TradingView charts show BTC’s price coiled in a tightening band between $72,000 and $76,000, with the range compression now in its tenth week.

The April 28 to 29 FOMC meeting is the next binary catalyst. A dovish pivot, however unlikely given recent inflation data, would blow through the $76,000 ceiling in minutes. A hawkish hold would likely test the lower bound of the range near $72,000.
Alphractal flagged that Bitcoin is approaching key on-chain cost resistance levels, specifically the True Market Mean Price and Short-Term Holder Realized Price. Historically, these zones have acted as resistance during bear markets, suggesting the $76,000 level has on-chain structural significance beyond simple technical analysis.

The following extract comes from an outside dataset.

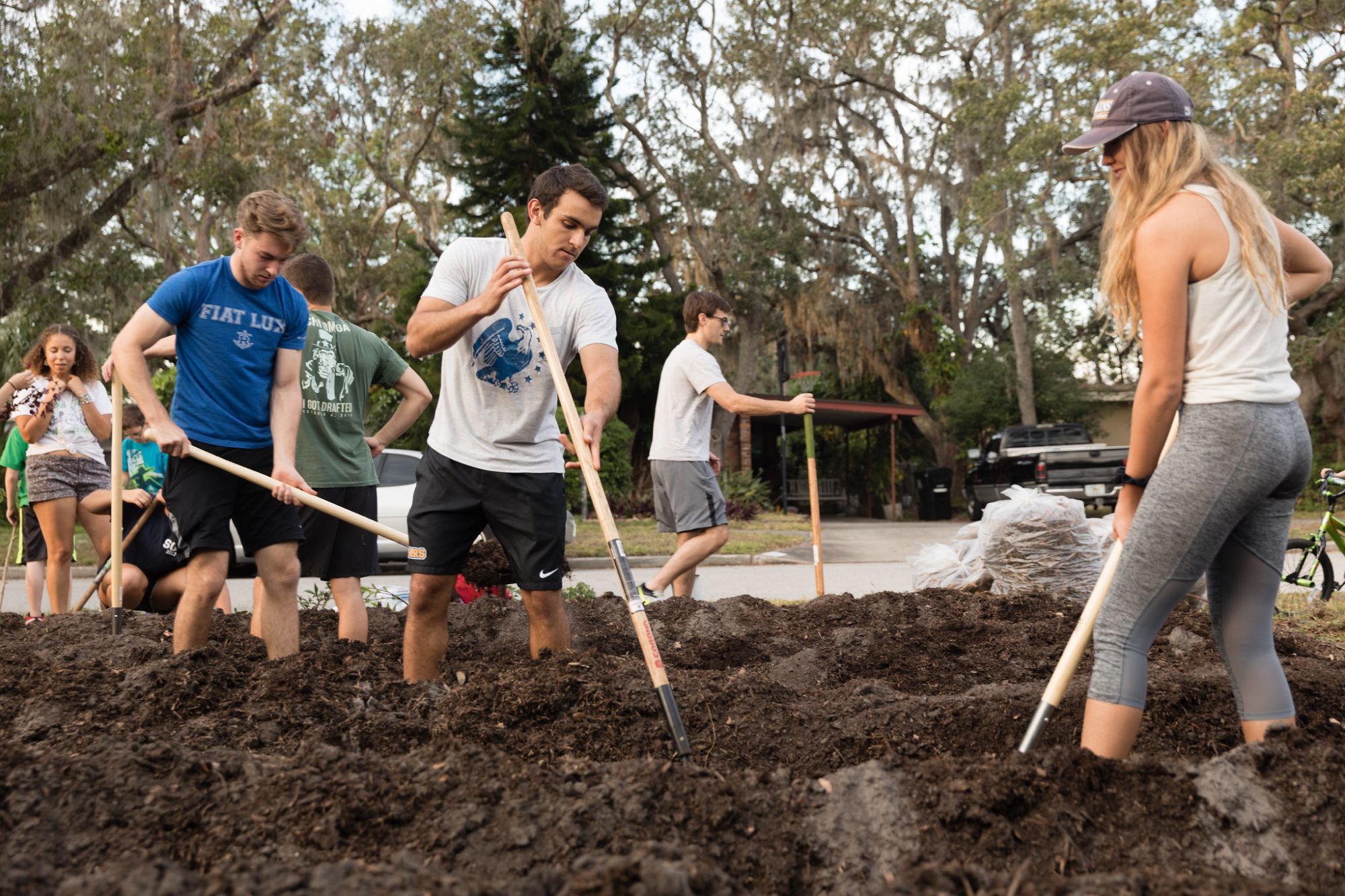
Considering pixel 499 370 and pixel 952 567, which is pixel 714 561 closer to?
pixel 952 567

Bitcoin is approaching key on-chain cost resistance levels such as the True Market Mean Price and the STH Realized Price.
It is important to monitor this region, as historically these levels have acted as resistance during Bear Market phases.

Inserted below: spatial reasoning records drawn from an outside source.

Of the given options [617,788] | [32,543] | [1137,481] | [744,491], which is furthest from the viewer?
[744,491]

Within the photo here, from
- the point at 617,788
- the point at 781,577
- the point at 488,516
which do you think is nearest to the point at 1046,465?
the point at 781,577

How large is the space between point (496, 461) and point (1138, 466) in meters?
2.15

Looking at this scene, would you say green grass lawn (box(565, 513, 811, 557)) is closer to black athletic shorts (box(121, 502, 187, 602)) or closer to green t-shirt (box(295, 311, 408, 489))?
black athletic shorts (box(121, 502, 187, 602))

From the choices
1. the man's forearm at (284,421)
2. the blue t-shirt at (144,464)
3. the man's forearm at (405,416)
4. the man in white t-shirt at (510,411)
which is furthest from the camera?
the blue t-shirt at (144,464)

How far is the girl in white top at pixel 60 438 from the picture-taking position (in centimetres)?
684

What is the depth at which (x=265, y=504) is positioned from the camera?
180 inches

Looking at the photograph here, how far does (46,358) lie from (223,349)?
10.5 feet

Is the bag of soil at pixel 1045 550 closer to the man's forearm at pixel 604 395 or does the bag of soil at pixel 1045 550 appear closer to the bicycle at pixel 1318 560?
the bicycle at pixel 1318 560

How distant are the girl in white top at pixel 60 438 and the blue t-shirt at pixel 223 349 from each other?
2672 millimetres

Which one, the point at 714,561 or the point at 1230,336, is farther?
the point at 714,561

See more at https://t.co/MgcOqab771 pic.twitter.com/q2lsp81FBW
— Alphractal (@Alphractal) April 14, 2026
For traders, the setup is rare. History shows that when funding rates stay negative this long, the resolution tends to be violent. The direction of that resolution is the question. K33’s historical analogs suggest upside. The macro backdrop suggests caution.
BTC has spent two months trapped below $76,000. The pressure is building. Whether it releases as a squeeze higher or a retest of $72,000 will likely be decided by the Fed’s late-April meeting and whatever the Senate does with the CLARITY Act. Until then, the range holds.